▶ **Problem requirements**: Each line from the one holding "0.86 ctw Paradox" to the last line of the listing must be set down exactly. No pictures are to be included.

--------------------------------

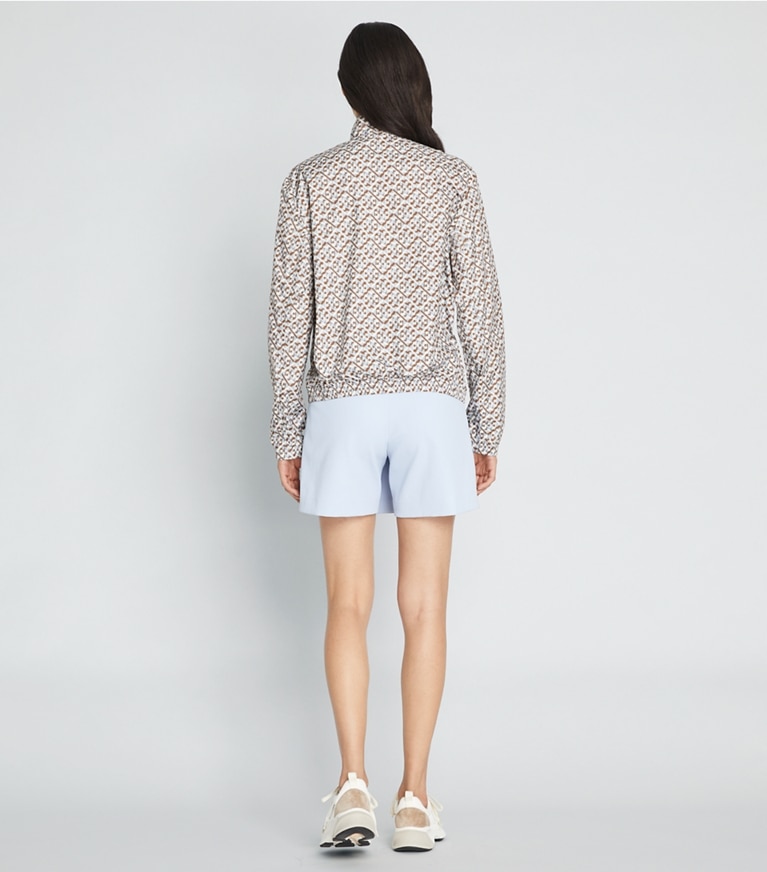 Tory Sport designer jackets Printed Ruffle Windbreaker in Prisimatic T Monogram in Slate Melange front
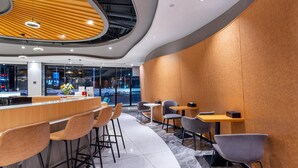 Ein modernes Interieur mit gewölbter Holzbalkendecke, Barbereich und Sitzgelegenheiten.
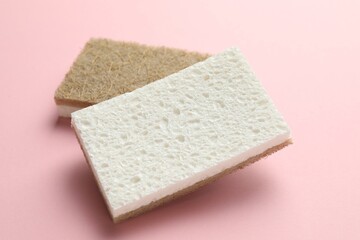 Two sponges on pink background, closeup view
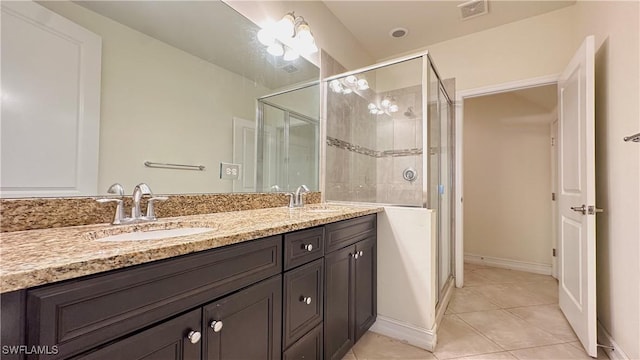 bathroom with tile patterned flooring, an enclosed shower, and vanity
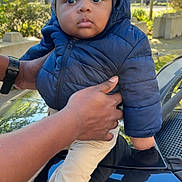 Rayan participe au concours pour gagner de l'argent avec cette photo : baby, child, puffer_jacket, beanie, outdoor, hands, car, reflection, sunlight, trees, greenery, curious, face, portrait, winter_clothing, jacket, pants, sock, person, daylight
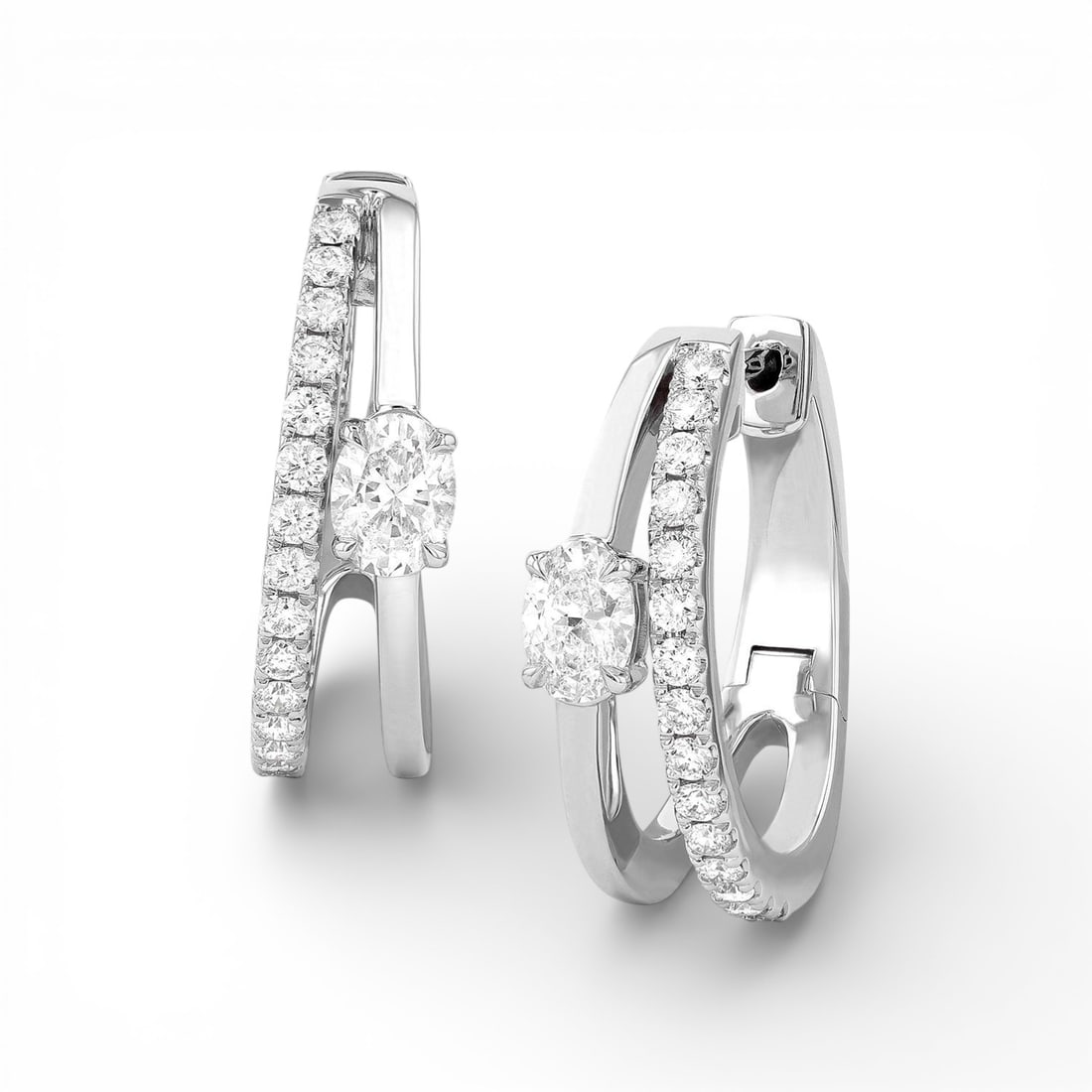 0.86 ctw Paradox Oval 2-Row Diamond 18K White Gold Earrings: Epitomizing grandeur, this breathtaking Paradox Oval 2-Row pair of earrings featuring White Diamond stands as a beacon of refined taste. Showcasing the gems in a Double-Band Suspension arrangement, th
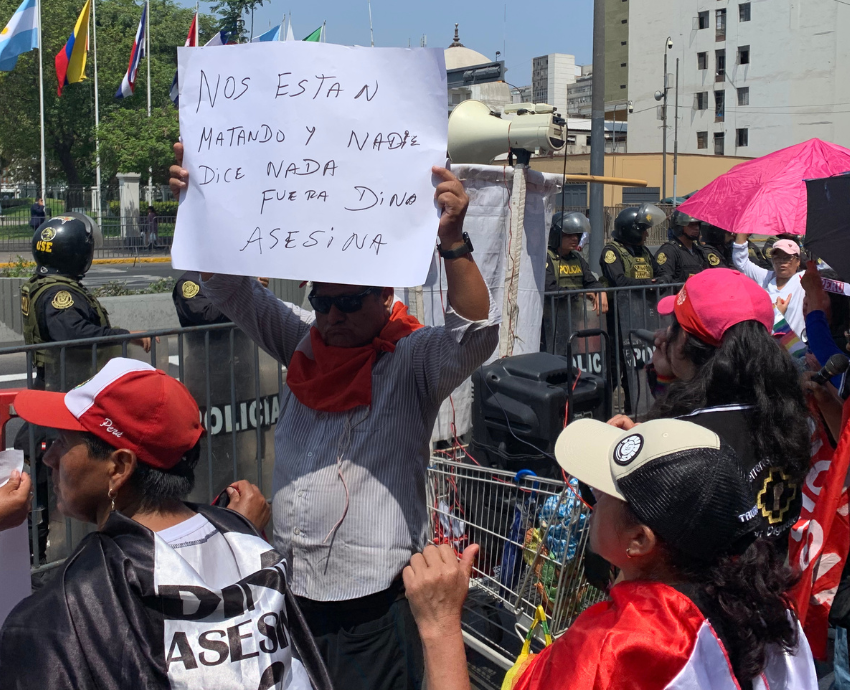 person holding a sign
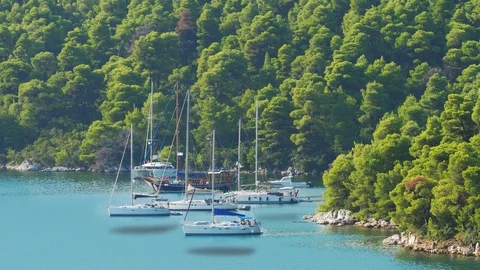 Floating yachts hovering on shallow turquoise water of idyllic lagoon of island Stock Footage 111686074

--------------------------------

▶ **Exercise result**:
 0.86 ctw Paradox Oval 2-Row Diamond 18K White Gold Earrings: Epitomizing grandeur, this breathtaking Paradox Oval 2-Row pair of earrings featuring White Diamond stands as a beacon of refined taste. Showcasing the gems in a Double-Band Suspension arrangement, th
 person holding a sign
 Floating yachts hovering on shallow turquoise water of idyllic lagoon of island Stock Footage 111686074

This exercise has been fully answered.